## WHAT TO DO
[A] According to the article on the Covid summer wave, why will routine surveillance not show how widespread infections are in the community? Answer in one to three sentences.
[B] Continue the article on the Covid summer wave from the point where it stops.

*** STUDY TEXT

Epidemiology expert Professor Mark Woolhouse said the UK will see fluctuations in Covid levels – and that this pattern will continue over the coming decades.

The latest figures from the UK Health Security Agency show that as of 19 June infections were up by 33 per cent on the previous week. Hospital admissions saw a slight increase.

Mass testing for Covid-19 ended in 2023, meaning routine surveillance will not show the extent of infections in the community.

According to the UKHSA, Covid hospital admissions increased by 24 per cent in the week leading up to Sunday 23 June, with a rate of 3.31 per 100,000 people compared with 2.67 per 100,000 in the previous week.

The reports of a summer wave come as a new group of Covid mutations of “variants” has emerged, collectively referred to as FLiRT.

UKHSA said the term FLiRT was inspired by the names of the mutations in the genetic code of the variants, which descend from JN.1, with variant BA.2.86 as a parent.

According to the public health authority, three strings of the FLiRT variant – KP.1.1, KP.2 and KP.3 – were responsible for 40 per cent of all Covid cases in the UK in April.

Immunity to Covid-19 is partially waning
Immunity to Covid-19 is partially waning (PA Archive)

Mark Woolhouse, professor of infectious disease epidemiology, University of Edinburgh, said: “The surveillance of Covid cases in the UK is far less intensive than it once was, so it is difficult to track the rise and fall of waves of infection, or to assess the severity of different variants, or to know how effective the vaccines are against them.

******
*** DATASET EXCERPTS

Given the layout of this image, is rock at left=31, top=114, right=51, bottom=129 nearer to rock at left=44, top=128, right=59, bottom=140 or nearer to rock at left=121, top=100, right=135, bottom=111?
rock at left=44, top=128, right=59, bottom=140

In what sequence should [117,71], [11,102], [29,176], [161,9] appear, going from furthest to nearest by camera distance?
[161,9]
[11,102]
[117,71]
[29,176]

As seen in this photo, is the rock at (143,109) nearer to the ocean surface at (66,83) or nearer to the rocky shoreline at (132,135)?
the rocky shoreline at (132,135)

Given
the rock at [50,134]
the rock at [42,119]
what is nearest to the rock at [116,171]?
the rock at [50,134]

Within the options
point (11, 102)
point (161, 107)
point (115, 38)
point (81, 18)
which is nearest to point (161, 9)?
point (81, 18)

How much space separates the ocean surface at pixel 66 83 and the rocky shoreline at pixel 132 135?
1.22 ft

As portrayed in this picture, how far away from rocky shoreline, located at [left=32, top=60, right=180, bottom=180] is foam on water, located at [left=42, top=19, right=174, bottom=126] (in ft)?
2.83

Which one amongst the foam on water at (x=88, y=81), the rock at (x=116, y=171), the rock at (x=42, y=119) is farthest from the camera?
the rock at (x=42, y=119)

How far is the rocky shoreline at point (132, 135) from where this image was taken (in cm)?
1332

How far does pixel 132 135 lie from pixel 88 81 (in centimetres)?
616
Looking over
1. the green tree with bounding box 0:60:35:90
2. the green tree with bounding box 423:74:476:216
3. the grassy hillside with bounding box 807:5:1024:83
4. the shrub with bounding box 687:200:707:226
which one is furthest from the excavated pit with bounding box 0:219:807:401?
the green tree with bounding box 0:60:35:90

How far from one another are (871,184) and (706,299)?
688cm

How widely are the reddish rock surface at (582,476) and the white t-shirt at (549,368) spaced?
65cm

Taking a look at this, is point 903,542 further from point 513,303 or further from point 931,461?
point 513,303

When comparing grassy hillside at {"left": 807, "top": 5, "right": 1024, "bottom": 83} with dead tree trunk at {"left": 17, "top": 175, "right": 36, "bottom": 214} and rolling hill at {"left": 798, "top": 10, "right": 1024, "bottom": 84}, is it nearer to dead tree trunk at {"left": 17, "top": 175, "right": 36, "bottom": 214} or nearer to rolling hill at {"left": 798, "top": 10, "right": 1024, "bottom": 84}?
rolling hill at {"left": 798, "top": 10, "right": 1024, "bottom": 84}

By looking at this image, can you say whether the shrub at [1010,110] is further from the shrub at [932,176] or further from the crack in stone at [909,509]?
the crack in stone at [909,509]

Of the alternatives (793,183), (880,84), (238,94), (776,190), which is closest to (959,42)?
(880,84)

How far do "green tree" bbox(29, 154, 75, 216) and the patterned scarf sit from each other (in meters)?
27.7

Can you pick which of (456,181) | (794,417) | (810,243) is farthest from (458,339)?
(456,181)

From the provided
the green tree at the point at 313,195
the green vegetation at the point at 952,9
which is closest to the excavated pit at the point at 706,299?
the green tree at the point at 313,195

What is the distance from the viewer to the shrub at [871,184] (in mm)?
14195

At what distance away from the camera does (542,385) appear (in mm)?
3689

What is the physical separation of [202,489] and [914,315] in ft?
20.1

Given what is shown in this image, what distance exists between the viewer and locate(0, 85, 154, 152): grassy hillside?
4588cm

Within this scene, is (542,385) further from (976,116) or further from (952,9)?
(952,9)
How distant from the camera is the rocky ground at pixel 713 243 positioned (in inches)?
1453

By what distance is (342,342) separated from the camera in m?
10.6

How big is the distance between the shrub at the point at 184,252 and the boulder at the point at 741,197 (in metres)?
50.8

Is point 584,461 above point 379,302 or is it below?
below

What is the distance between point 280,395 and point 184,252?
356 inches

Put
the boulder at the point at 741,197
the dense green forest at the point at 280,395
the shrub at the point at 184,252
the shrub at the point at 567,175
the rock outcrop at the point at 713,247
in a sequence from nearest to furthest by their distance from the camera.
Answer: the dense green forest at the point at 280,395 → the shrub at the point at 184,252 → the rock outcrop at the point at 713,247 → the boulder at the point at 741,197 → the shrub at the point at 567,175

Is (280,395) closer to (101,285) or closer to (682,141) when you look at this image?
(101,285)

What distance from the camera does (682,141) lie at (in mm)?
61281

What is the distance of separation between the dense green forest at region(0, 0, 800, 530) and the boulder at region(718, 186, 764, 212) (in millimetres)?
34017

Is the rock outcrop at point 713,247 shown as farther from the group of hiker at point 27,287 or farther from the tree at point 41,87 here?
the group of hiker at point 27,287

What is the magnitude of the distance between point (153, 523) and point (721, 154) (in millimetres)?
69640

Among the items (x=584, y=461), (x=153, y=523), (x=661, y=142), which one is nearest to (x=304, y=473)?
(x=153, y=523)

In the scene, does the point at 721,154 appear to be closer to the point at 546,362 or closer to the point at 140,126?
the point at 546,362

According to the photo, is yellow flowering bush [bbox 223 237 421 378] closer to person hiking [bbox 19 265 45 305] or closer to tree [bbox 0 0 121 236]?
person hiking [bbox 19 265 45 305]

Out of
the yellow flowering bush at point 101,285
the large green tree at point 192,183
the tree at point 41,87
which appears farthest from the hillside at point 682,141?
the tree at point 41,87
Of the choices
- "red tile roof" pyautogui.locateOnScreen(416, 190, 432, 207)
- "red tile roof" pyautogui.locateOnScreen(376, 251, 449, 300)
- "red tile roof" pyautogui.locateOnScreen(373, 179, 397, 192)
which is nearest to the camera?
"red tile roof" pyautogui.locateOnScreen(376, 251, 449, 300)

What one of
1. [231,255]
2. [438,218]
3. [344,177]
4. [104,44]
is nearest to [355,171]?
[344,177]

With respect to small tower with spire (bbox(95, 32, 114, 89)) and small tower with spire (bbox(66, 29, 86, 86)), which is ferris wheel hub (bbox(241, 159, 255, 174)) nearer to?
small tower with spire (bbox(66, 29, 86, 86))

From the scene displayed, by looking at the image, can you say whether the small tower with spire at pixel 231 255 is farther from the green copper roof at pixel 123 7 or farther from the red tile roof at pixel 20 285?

******

## EXERCISE RESPONSES
[A] Routine surveillance will not show the extent of community infections because mass testing for Covid-19 ended in 2023.

[B]
“Even so, there is a widespread impression of a growing 2024 summer wave, much as we saw in 2021 when – coincidently perhaps – there was also a Euros football tournament, and evidence that this contributed significantly to the spread of infection.”

The Euro 2020 tournament was delayed until 2021, and saw England fans in packed pubs watching their team reach the final, losing to Italy. Wembley Stadium was the venue for the final and semi-finals.

Prof Woolhouse said waves of Covid continue to be driven by new variants and “partial waning immunity to infection”.

“For now, we have to expect this pattern to continue,” he said. “Over the coming decades, we will shift to a situation where most people are exposed to Covid – possibly several times – when they are young.

“This will not cause a significant public health problem – healthy young people were never much affected by Covid – but it will result in a build-up of immunity that will make them much less vulnerable when they are elderly and frail.”

He said that “to all intents and purposes” Covid-19 will become just another common cold, adding: “We’re not there yet though.”